What you should do:
Transcribe each of the following records word for word, preserving every line.

Dataset content:

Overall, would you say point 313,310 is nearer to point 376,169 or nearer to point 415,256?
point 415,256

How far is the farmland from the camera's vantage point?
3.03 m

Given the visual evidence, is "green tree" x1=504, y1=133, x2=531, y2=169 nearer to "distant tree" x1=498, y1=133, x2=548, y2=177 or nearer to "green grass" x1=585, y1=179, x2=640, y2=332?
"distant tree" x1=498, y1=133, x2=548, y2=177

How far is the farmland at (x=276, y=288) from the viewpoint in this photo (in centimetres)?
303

Exercise response:
Overall, would you say point 313,310 is nearer to point 376,169 or nearer to point 415,256?
point 415,256

How far is the farmland from the camera's vantage point?
3.03 m

Given the visual evidence, is "green tree" x1=504, y1=133, x2=531, y2=169 nearer to "distant tree" x1=498, y1=133, x2=548, y2=177 or nearer to "green grass" x1=585, y1=179, x2=640, y2=332?
"distant tree" x1=498, y1=133, x2=548, y2=177

How far is the farmland at (x=276, y=288) from the viewpoint in this photo (in centimetres)?
303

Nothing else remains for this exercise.